For the word "annotators", report how many lines of the records below contain it, and nothing more.

[Saved entries]

◇ ◇ ◇

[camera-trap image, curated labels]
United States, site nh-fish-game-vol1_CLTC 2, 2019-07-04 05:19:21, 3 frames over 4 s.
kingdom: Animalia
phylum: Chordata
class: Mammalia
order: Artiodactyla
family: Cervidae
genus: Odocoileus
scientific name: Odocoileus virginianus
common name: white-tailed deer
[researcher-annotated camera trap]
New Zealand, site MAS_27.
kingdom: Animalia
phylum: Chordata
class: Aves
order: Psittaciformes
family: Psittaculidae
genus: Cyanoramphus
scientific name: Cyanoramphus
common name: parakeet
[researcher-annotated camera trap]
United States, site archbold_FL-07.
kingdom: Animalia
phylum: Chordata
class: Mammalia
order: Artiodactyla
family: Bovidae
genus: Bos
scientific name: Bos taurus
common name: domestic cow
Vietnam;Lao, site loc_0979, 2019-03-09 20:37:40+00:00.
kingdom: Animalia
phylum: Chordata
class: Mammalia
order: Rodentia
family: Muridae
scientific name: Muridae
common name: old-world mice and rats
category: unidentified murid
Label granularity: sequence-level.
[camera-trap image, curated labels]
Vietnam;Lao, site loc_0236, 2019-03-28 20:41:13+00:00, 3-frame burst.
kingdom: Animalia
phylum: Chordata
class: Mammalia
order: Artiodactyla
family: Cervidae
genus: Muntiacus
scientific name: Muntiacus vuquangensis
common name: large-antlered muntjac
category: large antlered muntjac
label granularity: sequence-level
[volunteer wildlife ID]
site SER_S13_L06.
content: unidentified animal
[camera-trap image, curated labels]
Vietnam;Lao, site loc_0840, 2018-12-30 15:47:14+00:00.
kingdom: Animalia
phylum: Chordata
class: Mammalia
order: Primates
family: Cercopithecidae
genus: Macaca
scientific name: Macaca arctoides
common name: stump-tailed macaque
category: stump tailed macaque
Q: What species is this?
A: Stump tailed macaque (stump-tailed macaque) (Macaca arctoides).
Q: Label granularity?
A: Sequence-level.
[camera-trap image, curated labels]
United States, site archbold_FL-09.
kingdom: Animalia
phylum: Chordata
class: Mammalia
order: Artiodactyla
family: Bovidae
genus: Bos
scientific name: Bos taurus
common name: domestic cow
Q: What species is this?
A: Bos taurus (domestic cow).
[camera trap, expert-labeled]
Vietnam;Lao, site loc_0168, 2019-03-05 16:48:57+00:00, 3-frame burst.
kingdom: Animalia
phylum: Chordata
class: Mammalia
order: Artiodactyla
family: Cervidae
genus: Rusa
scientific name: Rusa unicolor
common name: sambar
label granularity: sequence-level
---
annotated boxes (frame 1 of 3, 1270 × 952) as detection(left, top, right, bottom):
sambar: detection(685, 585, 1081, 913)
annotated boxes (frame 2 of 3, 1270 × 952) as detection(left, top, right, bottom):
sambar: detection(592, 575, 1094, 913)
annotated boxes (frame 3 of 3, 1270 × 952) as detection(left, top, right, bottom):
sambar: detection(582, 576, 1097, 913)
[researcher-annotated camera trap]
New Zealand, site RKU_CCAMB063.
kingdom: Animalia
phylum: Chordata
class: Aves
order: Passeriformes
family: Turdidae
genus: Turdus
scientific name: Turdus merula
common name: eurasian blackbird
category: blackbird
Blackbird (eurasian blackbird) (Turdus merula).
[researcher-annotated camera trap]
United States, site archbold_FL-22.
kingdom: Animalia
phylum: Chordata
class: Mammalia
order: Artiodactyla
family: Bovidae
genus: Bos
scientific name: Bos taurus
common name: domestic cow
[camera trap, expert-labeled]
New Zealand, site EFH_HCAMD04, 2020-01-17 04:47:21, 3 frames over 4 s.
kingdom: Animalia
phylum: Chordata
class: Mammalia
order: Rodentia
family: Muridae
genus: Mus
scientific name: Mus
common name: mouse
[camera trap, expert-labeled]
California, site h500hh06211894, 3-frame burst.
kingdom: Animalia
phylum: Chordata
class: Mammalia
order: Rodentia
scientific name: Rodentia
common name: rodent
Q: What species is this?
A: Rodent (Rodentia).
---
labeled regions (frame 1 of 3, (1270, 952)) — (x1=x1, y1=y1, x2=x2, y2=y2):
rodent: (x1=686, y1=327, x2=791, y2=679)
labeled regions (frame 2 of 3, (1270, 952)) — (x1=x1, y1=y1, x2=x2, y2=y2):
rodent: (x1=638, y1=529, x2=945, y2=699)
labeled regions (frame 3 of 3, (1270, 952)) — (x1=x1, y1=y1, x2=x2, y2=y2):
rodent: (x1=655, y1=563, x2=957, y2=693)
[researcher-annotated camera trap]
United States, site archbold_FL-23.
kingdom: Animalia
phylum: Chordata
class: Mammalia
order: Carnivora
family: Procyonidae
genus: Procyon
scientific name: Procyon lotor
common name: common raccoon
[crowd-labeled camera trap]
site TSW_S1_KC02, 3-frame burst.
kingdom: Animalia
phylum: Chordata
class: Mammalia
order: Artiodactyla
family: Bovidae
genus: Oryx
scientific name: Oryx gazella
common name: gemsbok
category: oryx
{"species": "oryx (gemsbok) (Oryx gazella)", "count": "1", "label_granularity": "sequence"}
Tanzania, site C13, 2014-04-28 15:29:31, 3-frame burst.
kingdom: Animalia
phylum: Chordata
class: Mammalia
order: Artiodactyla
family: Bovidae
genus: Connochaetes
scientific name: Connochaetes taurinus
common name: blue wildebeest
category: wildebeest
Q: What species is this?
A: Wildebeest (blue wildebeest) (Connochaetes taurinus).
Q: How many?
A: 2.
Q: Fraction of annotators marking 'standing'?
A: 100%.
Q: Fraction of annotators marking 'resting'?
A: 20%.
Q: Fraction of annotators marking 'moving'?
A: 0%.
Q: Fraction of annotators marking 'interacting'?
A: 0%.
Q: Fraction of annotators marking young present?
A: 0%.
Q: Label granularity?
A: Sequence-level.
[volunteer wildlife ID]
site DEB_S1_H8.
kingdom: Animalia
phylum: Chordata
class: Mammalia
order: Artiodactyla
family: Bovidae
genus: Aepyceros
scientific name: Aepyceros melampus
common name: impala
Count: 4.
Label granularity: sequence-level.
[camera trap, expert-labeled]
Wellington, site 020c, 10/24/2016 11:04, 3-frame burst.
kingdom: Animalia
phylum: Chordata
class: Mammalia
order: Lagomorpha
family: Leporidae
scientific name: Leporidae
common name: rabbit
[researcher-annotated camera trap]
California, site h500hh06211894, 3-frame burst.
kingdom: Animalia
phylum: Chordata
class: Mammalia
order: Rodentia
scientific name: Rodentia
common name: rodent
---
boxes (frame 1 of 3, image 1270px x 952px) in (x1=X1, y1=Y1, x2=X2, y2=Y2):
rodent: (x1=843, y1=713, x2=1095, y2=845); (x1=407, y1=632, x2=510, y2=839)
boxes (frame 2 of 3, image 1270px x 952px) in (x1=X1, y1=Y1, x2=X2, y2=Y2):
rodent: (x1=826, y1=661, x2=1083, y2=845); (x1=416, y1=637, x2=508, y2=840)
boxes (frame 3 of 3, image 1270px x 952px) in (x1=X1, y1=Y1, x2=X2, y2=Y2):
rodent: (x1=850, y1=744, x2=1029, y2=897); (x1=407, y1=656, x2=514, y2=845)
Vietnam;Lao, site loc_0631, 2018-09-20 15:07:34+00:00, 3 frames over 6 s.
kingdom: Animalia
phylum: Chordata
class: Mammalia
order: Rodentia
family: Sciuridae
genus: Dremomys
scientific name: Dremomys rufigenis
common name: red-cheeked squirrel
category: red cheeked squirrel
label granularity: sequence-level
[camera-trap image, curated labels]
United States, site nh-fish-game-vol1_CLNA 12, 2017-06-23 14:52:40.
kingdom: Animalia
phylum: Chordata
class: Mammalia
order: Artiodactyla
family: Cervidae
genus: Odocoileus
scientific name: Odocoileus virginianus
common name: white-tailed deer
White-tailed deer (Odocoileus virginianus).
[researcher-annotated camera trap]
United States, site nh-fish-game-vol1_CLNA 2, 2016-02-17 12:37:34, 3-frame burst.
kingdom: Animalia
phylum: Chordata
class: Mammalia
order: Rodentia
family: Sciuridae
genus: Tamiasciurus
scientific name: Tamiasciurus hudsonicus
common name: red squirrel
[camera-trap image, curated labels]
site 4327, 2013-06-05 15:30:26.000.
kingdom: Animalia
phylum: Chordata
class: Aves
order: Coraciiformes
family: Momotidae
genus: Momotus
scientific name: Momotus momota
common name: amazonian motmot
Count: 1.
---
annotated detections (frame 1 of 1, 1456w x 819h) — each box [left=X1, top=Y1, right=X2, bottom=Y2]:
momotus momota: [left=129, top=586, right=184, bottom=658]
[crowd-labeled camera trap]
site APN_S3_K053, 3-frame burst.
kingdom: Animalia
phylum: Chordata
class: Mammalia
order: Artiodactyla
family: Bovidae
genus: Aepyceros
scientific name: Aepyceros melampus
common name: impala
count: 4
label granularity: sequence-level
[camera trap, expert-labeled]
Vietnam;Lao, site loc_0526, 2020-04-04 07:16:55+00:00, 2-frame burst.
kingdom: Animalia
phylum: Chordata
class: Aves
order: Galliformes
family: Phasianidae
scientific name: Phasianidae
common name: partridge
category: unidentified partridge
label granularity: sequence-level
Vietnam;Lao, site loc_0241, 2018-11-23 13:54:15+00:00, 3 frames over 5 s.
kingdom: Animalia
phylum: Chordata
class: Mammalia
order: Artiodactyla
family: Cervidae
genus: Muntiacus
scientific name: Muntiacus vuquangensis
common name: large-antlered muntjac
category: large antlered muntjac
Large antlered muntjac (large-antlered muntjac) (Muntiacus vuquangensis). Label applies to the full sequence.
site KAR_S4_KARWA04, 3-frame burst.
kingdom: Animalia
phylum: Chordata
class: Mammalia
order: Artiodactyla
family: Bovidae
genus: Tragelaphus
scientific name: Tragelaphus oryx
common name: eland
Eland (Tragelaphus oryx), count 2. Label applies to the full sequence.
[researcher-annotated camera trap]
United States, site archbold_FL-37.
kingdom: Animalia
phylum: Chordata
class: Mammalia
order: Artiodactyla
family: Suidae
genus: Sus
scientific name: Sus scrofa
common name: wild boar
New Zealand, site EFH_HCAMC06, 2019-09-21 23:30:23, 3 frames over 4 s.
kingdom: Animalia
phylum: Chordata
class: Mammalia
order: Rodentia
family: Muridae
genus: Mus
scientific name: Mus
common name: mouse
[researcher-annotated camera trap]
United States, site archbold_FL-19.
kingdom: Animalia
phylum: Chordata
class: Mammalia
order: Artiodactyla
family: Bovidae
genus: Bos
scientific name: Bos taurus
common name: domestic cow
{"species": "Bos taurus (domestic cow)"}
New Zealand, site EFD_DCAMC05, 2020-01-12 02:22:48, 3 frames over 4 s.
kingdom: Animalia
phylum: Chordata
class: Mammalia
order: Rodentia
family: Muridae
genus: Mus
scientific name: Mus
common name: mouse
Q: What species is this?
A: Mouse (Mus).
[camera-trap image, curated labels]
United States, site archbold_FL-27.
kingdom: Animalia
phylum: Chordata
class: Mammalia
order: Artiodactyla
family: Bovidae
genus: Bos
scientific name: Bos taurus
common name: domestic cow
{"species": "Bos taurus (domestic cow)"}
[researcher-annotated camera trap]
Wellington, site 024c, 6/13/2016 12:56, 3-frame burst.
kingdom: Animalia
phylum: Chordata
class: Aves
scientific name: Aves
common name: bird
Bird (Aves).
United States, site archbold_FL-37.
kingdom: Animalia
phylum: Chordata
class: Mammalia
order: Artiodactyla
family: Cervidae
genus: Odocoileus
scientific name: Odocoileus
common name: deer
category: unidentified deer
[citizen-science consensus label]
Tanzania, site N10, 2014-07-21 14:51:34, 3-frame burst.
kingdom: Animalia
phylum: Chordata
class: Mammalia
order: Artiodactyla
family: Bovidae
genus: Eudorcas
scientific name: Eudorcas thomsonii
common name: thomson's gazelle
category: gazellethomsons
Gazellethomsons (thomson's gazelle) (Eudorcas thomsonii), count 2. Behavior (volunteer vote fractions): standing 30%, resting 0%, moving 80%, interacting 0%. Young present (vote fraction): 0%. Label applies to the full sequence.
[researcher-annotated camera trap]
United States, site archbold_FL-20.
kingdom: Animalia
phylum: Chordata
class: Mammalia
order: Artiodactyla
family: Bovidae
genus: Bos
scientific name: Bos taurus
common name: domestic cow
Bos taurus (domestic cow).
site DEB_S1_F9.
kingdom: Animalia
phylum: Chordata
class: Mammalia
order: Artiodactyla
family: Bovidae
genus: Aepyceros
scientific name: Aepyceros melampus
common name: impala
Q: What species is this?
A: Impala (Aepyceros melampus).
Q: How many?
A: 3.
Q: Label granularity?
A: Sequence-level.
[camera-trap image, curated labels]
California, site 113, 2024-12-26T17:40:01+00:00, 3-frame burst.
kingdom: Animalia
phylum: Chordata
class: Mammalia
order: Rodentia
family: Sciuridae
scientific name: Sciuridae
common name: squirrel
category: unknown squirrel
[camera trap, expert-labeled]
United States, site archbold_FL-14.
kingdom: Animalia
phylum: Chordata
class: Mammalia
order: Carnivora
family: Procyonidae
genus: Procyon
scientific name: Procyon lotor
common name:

◇ ◇ ◇

Worked solution: 5